» **Selected excerpt**:
## start

What are SparkSession Config Options

Question

I am trying to use SparkSession to convert JSON data of a file to RDD with Spark Notebook. I already have the JSON file.

 val spark = SparkSession
   .builder()
   .appName("jsonReaderApp")
   .config("config.key.here", configValueHere)
   .enableHiveSupport()
   .getOrCreate()
val jread = spark.read.json("search-results1.json")

I am very new to spark and do not know what to use for config.key.here and configValueHere.

Look at this.., https://spark.apache.org/docs/2.0.1/api/java/org/apache/spark/sql/SparkSession.Builder.html — ROOT, Mar 26 '17 at 04:44

Clay · Accepted Answer · 2023-03-28T13:22:09.973

SparkSession

To get all the "various Spark parameters as key-value pairs" for a SparkSession, “The entry point to programming Spark with the Dataset and DataFrame API," run the following (this is using Spark Python API, Scala would be very similar).

import pyspark
from pyspark import SparkConf
from pyspark.sql import SparkSession
spark = SparkSession.builder.getOrCreate()
SparkConf().getAll()

or without importing SparkConf:

spark.sparkContext.getConf().getAll()

Depending on which API you are using, see one of the following:

You can get a deeper level list of SparkSession configuration options by running the code below. Most are the same, but there are a few extra ones. I am not sure if you can change these.

spark.sparkContext._conf.getAll()

SparkContext

To get all the "various Spark parameters as key-value pairs" for a SparkContext, the "Main entry point for Spark functionality," ... "connection to a Spark cluster," ... and "to create RDDs, accumulators and broadcast variables on that cluster,” run the following.

## end

» **Set of tasks**:
1) In the rows, starting at the line that contains "In the image, which" and ending at the line that contains "3824 millimetres", update each "camera" to "viewer" and keep everything else the same. Return only those lines.
2) Carry the forum thread on SparkSession config options further, beginning right after its final sentence.
The thread and the rows have nothing to do with each other.

Excerpts from a spatial dataset
## start

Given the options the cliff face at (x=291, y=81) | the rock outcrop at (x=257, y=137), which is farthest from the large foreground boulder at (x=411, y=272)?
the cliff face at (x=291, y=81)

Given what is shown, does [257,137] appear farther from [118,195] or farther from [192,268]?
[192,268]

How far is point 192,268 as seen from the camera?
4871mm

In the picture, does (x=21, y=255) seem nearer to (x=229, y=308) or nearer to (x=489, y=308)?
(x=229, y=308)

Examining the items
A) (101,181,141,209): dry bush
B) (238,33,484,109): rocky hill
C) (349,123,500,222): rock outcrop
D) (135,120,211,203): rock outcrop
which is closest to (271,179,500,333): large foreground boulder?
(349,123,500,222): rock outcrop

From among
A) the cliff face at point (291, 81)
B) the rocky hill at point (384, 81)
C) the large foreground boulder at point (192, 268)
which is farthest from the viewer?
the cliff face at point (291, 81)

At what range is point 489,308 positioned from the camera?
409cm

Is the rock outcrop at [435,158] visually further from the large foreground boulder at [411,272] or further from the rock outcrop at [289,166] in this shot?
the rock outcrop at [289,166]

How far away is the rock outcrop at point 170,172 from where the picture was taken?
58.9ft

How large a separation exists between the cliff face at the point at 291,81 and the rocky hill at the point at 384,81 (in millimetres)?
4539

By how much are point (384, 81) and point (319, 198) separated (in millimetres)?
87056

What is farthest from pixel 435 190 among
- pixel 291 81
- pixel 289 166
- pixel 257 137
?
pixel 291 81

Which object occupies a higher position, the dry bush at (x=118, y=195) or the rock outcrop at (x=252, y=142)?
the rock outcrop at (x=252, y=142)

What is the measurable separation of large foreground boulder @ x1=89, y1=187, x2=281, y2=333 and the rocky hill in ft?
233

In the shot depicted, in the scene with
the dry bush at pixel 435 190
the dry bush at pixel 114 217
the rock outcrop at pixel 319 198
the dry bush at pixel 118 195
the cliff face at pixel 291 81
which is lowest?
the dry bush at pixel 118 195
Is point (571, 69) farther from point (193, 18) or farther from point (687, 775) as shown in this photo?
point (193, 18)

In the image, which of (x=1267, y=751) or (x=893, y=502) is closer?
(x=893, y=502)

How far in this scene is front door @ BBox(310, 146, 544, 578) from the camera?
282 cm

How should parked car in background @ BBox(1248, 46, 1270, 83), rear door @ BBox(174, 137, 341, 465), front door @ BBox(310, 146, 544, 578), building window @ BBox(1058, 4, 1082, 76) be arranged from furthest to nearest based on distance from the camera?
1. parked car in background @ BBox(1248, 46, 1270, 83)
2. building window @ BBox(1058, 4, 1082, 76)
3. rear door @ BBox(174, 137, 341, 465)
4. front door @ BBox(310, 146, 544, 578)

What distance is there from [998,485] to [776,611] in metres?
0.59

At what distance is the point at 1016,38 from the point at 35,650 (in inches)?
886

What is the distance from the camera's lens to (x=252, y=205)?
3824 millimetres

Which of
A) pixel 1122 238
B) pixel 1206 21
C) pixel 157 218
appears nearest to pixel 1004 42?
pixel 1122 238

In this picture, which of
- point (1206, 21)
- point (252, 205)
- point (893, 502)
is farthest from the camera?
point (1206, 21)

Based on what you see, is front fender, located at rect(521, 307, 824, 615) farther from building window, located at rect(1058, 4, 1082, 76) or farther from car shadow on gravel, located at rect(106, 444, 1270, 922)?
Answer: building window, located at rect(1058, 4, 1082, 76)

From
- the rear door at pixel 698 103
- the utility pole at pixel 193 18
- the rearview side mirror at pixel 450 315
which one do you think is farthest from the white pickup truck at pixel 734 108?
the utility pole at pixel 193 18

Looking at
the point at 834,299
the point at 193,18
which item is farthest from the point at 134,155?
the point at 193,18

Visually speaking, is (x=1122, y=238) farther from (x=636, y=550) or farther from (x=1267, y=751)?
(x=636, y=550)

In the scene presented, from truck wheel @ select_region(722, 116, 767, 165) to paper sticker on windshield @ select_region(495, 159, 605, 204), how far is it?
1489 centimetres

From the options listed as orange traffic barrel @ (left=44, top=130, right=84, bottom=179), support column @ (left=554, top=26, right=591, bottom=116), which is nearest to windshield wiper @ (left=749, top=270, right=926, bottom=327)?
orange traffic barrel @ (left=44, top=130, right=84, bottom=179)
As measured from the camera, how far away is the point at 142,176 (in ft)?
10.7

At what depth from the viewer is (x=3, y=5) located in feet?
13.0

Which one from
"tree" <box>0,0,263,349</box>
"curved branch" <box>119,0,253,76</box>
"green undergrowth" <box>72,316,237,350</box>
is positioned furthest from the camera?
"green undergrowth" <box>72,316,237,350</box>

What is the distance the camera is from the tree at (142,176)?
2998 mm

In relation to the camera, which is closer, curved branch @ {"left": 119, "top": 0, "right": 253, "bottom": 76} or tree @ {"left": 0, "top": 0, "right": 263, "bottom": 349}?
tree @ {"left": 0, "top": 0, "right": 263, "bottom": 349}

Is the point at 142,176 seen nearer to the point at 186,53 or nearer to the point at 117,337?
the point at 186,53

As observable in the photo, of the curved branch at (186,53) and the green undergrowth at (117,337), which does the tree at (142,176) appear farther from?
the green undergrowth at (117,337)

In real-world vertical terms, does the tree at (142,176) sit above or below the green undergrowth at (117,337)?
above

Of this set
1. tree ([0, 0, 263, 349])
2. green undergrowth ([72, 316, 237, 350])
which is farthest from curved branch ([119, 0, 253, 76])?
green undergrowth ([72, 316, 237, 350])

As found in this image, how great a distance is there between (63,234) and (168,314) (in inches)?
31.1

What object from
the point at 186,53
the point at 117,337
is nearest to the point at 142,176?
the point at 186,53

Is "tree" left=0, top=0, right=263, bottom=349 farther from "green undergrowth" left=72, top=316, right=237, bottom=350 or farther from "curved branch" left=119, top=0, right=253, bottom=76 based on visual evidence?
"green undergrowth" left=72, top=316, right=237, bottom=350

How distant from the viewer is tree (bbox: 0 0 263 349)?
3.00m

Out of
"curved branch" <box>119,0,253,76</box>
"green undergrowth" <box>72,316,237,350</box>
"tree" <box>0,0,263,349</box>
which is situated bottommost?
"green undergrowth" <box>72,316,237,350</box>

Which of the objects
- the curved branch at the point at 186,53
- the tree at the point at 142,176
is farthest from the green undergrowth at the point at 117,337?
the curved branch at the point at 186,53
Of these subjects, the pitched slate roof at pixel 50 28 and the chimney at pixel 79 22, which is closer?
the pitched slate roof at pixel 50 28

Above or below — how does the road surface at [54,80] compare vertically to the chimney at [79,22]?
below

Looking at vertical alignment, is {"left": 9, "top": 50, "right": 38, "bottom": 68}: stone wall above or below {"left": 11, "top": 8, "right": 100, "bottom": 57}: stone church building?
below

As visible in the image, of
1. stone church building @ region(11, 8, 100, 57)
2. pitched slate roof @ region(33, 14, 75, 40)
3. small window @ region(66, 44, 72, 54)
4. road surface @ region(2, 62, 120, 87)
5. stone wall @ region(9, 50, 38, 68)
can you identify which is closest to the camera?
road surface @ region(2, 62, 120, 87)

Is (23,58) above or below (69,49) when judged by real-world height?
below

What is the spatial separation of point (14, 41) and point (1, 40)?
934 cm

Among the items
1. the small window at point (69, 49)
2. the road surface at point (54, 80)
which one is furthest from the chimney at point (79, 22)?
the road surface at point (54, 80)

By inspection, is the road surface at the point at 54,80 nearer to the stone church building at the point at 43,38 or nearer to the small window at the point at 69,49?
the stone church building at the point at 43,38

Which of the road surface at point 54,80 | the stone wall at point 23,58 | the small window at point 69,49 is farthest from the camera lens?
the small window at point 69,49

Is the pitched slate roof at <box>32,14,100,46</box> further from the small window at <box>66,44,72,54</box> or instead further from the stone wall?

## end

» **The responses**:
1)
In the image, which of (x=1267, y=751) or (x=893, y=502) is closer?
(x=893, y=502)

How far in this scene is front door @ BBox(310, 146, 544, 578) from the viewer?
282 cm

How should parked car in background @ BBox(1248, 46, 1270, 83), rear door @ BBox(174, 137, 341, 465), front door @ BBox(310, 146, 544, 578), building window @ BBox(1058, 4, 1082, 76) be arranged from furthest to nearest based on distance from the viewer?
1. parked car in background @ BBox(1248, 46, 1270, 83)
2. building window @ BBox(1058, 4, 1082, 76)
3. rear door @ BBox(174, 137, 341, 465)
4. front door @ BBox(310, 146, 544, 578)

What distance is there from [998,485] to [776,611] in metres?
0.59

At what distance is the point at 1016,38 from the point at 35,650 (in inches)?
886

What is the distance from the viewer's lens to (x=252, y=205)?
3824 millimetres

2)
import pyspark
from pyspark import SparkConf, SparkContext 
spark_conf = SparkConf().setAppName("test")
spark = SparkContext(conf = spark_conf)
SparkConf().getAll()

Depending on which API you are using, see one of the following:

Spark parameters

You should get a list of tuples that contain the "various Spark parameters as key-value pairs" similar to the following:

[(u'spark.eventLog.enabled', u'true'),
 (u'spark.yarn.appMasterEnv.PYSPARK_PYTHON', u'/<yourpath>/parcels/Anaconda-4.2.0/bin/python'),
 ...
 ...
 (u'spark.yarn.jars', u'local:/<yourpath>/lib/spark2/jars/*')]

Depending on which API you are using, see one of the following:

https://spark.apache.org/docs/latest/api/scala/org/apache/spark/SparkConf.html
https://spark.apache.org/docs/latest//api/python/reference/api/pyspark.SparkConf.html
https://spark.apache.org/docs/latest/api/java/org/apache/spark/SparkConf.html
https://spark.apache.org/docs/3.3.2/api/R/reference/sparkR.conf.html (for SparkR, sparkConfig can only be set from sparkR.session(sparkConfig=list()))

For a complete list of Spark properties, see:
http://spark.apache.org/docs/latest/configuration.html#viewing-spark-properties

Setting Spark parameters

Each tuple is ("spark.some.config.option", "some-value") which you can set in your application with:

SparkSession

spark = (
    SparkSession
    .builder
    .appName("Your App Name")
    .config("spark.some.config.option1", "some-value")
    .config("spark.some.config.option2", "some-value")
    .getOrCreate())

sc = spark.sparkContext

SparkContext

spark_conf = (
    SparkConf()
    .setAppName("Your App Name")
    .set("spark.some.config.option1", "some-value")
    .set("spark.some.config.option2", "some-value"))

sc = SparkContext(conf = spark_conf)

spark-defaults

You can also set the Spark parameters in a spark-defaults.conf file:

spark.some.config.option1 some-value
spark.some.config.option2 "some-value"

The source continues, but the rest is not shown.